[Recorded data]

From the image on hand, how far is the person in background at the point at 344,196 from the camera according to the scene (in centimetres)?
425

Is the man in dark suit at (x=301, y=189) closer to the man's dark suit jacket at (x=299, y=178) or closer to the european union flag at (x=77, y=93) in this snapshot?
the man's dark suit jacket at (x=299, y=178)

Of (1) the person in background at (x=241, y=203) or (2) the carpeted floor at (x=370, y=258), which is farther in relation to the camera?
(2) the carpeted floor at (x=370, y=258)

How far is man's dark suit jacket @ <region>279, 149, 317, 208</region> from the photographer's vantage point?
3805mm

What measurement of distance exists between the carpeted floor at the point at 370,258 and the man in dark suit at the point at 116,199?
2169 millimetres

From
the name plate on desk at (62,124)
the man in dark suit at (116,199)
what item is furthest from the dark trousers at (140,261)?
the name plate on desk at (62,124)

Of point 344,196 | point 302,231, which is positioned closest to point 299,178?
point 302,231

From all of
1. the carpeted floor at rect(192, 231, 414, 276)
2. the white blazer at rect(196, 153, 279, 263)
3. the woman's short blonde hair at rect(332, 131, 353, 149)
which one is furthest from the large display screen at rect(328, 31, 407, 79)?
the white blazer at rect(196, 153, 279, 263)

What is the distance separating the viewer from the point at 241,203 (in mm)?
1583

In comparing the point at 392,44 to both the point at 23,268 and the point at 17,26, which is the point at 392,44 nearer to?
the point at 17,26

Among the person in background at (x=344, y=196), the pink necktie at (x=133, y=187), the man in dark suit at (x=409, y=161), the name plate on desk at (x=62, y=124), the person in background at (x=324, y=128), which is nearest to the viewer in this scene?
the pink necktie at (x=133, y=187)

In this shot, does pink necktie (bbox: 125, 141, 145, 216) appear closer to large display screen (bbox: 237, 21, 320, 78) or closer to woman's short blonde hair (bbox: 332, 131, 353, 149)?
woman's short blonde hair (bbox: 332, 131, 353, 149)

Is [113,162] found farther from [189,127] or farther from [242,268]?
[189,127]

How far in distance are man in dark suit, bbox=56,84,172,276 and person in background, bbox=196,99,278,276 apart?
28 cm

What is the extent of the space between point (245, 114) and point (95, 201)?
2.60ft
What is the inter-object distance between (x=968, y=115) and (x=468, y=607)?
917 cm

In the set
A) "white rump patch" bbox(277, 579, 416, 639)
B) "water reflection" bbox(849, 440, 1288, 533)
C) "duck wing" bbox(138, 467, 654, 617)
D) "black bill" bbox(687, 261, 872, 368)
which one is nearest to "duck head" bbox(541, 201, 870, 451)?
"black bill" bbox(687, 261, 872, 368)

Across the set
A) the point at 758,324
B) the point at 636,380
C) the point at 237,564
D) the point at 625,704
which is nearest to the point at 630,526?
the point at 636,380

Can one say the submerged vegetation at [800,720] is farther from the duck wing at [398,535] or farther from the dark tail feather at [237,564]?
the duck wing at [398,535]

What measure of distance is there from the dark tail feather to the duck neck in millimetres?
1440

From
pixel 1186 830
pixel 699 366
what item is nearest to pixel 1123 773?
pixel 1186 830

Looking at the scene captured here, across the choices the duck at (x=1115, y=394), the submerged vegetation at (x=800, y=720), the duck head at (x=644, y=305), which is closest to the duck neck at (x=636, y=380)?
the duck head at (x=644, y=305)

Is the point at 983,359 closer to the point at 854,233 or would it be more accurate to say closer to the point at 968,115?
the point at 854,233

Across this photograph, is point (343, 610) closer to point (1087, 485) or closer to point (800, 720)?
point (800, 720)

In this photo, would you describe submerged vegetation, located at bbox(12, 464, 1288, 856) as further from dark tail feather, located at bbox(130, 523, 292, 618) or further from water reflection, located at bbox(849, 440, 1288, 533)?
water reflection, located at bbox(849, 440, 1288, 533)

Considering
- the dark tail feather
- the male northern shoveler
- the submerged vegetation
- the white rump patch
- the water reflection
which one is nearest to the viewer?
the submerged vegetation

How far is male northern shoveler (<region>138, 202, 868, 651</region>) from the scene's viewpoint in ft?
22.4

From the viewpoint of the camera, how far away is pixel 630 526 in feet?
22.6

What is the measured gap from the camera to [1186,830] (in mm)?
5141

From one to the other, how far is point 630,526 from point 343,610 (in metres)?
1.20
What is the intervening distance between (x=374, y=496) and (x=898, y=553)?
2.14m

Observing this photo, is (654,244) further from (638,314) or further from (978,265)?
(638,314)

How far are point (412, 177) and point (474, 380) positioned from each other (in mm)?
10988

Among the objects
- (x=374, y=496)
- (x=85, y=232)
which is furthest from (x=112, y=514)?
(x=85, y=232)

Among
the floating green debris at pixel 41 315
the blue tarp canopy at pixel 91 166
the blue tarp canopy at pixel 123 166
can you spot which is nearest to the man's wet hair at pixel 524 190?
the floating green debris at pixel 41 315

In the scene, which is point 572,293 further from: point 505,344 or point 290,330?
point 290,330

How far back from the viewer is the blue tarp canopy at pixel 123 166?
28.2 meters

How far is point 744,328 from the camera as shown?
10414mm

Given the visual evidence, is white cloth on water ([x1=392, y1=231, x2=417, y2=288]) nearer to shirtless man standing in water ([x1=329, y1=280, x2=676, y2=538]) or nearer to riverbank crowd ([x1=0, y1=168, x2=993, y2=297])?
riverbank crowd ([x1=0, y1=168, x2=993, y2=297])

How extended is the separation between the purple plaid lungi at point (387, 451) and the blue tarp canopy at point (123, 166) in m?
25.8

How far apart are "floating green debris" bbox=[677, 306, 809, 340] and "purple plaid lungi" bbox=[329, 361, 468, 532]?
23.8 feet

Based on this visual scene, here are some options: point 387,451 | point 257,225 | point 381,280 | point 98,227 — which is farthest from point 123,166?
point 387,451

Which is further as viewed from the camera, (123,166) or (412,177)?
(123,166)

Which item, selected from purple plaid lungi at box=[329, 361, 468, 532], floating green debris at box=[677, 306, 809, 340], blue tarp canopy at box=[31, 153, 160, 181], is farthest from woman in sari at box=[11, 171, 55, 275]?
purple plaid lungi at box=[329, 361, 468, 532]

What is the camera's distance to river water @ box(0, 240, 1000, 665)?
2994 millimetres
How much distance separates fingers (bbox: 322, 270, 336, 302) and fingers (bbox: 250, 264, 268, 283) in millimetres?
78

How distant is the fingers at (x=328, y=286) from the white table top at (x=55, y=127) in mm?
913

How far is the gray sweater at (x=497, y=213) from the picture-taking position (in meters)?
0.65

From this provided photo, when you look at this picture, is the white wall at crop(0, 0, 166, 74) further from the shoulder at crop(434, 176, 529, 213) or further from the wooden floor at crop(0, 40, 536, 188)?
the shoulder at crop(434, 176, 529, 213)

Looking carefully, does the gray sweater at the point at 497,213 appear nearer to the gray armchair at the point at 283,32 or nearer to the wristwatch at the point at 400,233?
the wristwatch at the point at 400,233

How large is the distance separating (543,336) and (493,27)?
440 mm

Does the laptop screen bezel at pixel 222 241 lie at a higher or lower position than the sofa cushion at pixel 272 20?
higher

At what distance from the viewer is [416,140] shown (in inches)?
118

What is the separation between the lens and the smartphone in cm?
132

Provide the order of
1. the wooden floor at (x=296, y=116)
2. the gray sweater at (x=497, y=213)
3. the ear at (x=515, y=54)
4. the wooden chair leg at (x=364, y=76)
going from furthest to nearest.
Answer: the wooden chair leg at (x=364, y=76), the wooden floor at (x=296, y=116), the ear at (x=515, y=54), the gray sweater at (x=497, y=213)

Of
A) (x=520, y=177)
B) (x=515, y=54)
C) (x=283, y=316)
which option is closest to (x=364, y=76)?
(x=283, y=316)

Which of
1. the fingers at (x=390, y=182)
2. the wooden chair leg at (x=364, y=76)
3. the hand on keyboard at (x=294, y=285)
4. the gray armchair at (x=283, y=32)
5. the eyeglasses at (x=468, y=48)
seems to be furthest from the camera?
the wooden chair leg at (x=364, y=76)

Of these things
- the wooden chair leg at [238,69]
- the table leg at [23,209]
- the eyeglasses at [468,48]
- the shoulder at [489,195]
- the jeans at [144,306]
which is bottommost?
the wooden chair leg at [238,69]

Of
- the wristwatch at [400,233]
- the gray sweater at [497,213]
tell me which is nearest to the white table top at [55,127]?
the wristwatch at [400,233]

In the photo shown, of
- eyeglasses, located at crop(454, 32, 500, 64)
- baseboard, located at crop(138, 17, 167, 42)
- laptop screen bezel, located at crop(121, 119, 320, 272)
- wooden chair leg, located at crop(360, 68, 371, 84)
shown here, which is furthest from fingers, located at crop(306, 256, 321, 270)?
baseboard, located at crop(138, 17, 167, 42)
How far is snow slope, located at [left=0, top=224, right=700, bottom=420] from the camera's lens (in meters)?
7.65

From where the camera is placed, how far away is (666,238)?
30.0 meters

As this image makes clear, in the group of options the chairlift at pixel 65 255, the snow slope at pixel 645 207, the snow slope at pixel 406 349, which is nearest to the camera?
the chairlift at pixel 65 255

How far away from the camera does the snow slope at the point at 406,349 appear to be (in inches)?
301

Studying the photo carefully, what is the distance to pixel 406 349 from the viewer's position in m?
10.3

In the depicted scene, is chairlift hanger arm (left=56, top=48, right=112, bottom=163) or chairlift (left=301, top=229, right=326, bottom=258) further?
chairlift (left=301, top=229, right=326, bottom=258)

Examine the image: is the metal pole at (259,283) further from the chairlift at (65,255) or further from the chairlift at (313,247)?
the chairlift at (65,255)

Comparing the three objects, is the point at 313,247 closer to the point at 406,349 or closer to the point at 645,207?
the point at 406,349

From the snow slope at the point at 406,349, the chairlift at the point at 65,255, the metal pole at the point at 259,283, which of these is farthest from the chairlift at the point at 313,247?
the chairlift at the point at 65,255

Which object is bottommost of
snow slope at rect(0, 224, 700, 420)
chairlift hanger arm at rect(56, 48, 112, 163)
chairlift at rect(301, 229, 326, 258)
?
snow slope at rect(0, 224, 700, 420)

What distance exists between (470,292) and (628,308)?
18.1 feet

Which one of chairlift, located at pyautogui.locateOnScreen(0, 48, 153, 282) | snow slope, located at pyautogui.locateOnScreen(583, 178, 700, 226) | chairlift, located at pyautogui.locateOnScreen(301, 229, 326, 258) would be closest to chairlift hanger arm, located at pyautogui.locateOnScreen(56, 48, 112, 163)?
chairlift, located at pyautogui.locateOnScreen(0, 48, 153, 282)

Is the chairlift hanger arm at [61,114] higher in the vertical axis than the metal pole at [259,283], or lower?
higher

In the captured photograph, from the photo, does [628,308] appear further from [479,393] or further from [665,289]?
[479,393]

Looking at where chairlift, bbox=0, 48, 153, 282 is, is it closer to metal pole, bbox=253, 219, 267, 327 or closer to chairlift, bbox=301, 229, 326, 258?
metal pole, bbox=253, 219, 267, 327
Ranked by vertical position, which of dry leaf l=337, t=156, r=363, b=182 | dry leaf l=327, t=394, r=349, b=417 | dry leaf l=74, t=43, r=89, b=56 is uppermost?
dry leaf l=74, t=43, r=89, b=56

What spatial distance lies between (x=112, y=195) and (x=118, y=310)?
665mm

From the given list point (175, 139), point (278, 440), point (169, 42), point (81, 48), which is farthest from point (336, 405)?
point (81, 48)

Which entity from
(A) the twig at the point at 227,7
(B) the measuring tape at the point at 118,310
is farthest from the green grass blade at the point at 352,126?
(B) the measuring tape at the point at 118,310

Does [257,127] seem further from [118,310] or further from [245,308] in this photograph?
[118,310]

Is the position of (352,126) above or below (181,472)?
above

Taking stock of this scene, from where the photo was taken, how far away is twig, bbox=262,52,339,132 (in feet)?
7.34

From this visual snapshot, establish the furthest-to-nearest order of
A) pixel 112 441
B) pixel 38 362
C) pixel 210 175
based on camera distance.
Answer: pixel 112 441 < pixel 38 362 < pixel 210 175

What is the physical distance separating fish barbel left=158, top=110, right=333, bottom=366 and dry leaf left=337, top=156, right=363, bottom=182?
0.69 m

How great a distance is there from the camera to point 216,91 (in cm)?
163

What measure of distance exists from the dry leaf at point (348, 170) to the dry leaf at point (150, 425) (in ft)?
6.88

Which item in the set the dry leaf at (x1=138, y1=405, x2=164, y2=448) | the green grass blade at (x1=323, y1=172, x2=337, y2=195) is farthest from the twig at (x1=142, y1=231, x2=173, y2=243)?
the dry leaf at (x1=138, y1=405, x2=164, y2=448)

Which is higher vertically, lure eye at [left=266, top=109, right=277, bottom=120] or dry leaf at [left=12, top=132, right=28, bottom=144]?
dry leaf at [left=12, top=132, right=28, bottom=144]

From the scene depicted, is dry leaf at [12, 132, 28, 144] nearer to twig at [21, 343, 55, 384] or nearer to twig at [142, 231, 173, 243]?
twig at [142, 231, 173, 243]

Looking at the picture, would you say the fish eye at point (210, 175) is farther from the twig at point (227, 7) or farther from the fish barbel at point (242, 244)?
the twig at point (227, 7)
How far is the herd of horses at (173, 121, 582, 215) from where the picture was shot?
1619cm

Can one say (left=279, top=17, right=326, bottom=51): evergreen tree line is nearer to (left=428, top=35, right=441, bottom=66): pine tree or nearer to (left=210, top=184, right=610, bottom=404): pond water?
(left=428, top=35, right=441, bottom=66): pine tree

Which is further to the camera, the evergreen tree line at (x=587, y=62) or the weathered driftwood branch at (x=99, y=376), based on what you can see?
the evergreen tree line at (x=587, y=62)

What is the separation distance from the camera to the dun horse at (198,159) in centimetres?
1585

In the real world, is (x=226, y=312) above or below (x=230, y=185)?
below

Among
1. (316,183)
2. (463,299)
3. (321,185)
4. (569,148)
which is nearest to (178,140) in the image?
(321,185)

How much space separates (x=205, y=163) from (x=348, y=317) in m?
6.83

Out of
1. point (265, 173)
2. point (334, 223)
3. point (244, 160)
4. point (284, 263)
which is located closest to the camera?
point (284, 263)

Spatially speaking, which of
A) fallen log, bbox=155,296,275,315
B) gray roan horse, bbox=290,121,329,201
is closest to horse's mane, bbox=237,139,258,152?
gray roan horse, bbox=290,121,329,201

Task> Take the line that contains "What is the separation distance" and every line after it through the end of the listing above, and repeat them exactly.

Task response>
What is the separation distance from the camera to the dun horse at (198,159) in centimetres?
1585

In the real world, is (x=226, y=312) above or below (x=230, y=185)?
below

Among
1. (316,183)
2. (463,299)
3. (321,185)
4. (569,148)
which is nearest to (178,140) in the image?
(321,185)

How much space separates (x=205, y=163) from (x=348, y=317) in m?
6.83

Out of
1. point (265, 173)
2. point (334, 223)
3. point (244, 160)
4. point (284, 263)
which is located closest to the camera?
point (284, 263)

Spatially speaking, which of
A) fallen log, bbox=155,296,275,315
B) gray roan horse, bbox=290,121,329,201
is closest to horse's mane, bbox=237,139,258,152?
gray roan horse, bbox=290,121,329,201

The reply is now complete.